Comment 9 for bug 1855474

Revision history for this message

yong hu (yhu6) wrote on 2019-12-16:

The root-cause for this issue was dug out why mariadb-server (cluster) failed to recover after brutely rebooting the active controller.

Basically there are 2 mariadb-server instances in the mariadb cluster, and defined by "ReadinessProbe", they will cross-check the status with each other periodically (defined by ReadinessProbe). In the failed case, whenever one StarlingX controller, on which one mariadb-server is running, is rebooted, another mariadb (on another controller) will fail to sync with the destroyed (caused by reboot) one, and the "ReadinessProbe" failure will further lead the pod failure of itself. So, it is essentially a dead-lock, and eventually none of 2 mariadb-servers will come to live.

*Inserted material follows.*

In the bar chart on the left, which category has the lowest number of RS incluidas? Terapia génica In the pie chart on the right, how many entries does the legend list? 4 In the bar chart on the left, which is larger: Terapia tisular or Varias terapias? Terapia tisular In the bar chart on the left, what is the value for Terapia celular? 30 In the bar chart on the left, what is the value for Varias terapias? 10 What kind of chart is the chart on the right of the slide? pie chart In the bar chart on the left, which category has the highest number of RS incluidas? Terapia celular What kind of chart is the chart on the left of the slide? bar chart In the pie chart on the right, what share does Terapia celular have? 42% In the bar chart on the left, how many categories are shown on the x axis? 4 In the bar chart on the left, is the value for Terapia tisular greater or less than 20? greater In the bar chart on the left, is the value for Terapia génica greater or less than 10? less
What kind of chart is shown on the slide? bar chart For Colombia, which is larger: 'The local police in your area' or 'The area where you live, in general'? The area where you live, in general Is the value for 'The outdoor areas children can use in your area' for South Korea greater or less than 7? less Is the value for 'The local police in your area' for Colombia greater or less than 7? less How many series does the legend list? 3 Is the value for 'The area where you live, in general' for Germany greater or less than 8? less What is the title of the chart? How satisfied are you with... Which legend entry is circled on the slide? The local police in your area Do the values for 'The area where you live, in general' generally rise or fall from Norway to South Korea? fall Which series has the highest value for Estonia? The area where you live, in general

This issue was not from openstack-helm/mariadb upstream which actually hs 3 instances. With 3 mariadb server instances, one instance failures/death won't crash the cluster because there are still other 2 alive instances to "cross-check" with each other.
In StarlingX, we override the replica from 3 to 2 so that 2 mariadb servers can be placed on 2 controllers respectively. However this change (of only having 2 instances) brings the dead-lock as described above.

The solution is to disable the "ReadinessProbe", following the practice we took for Nova.